━━ STORED RECORDS

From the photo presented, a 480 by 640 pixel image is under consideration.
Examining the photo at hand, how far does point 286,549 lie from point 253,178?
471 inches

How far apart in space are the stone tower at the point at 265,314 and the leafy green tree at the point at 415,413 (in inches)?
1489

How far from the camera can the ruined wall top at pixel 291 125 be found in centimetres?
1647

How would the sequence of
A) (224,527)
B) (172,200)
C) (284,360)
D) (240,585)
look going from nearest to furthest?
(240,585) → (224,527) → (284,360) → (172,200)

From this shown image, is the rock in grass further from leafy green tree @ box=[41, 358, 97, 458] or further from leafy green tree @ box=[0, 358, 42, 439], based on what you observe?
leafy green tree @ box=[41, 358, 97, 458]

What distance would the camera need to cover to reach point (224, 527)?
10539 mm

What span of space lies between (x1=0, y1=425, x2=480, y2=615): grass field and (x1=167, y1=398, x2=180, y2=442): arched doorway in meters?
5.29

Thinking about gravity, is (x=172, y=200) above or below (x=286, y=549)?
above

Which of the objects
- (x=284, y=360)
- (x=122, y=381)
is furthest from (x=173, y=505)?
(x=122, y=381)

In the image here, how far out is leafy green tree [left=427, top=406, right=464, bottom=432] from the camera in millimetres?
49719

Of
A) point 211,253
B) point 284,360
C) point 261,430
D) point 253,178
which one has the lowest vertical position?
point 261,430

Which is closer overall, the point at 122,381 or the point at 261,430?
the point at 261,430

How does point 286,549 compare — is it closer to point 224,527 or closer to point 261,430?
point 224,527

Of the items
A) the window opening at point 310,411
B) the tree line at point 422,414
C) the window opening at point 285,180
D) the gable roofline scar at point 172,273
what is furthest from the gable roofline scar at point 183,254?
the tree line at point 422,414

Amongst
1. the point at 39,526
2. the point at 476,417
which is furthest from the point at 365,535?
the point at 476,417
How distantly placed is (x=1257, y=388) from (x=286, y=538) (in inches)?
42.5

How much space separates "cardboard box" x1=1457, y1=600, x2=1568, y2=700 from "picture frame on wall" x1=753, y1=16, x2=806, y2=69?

━━━━

▶ [WRITTEN TASK] Copy out the lines above word for word, starting with the line that contains "What span of" and ending with the last line.

▶ [COMPLETED TASK]
What span of space lies between (x1=0, y1=425, x2=480, y2=615): grass field and (x1=167, y1=398, x2=180, y2=442): arched doorway in meters?
5.29

Thinking about gravity, is (x=172, y=200) above or below (x=286, y=549)?
above

Which of the objects
- (x=284, y=360)
- (x=122, y=381)
is furthest from (x=173, y=505)?
(x=122, y=381)

In the image here, how far out is leafy green tree [left=427, top=406, right=464, bottom=432] from the camera in millimetres?
49719

Of
A) point 211,253
B) point 284,360
C) point 261,430
D) point 253,178
which one has the lowest vertical position?
point 261,430

Which is closer overall, the point at 122,381 or the point at 261,430?
the point at 261,430

How does point 286,549 compare — is it closer to point 224,527 or closer to point 261,430?
point 224,527

Of the items
A) the window opening at point 310,411
B) the tree line at point 422,414
C) the window opening at point 285,180
D) the gable roofline scar at point 172,273
what is furthest from the gable roofline scar at point 183,254?
the tree line at point 422,414

Amongst
1. the point at 39,526
2. the point at 476,417
which is furthest from the point at 365,535?
the point at 476,417
How distantly placed is (x=1257, y=388) from (x=286, y=538) (in inches)?
42.5

How much space separates "cardboard box" x1=1457, y1=600, x2=1568, y2=700 from "picture frame on wall" x1=753, y1=16, x2=806, y2=69?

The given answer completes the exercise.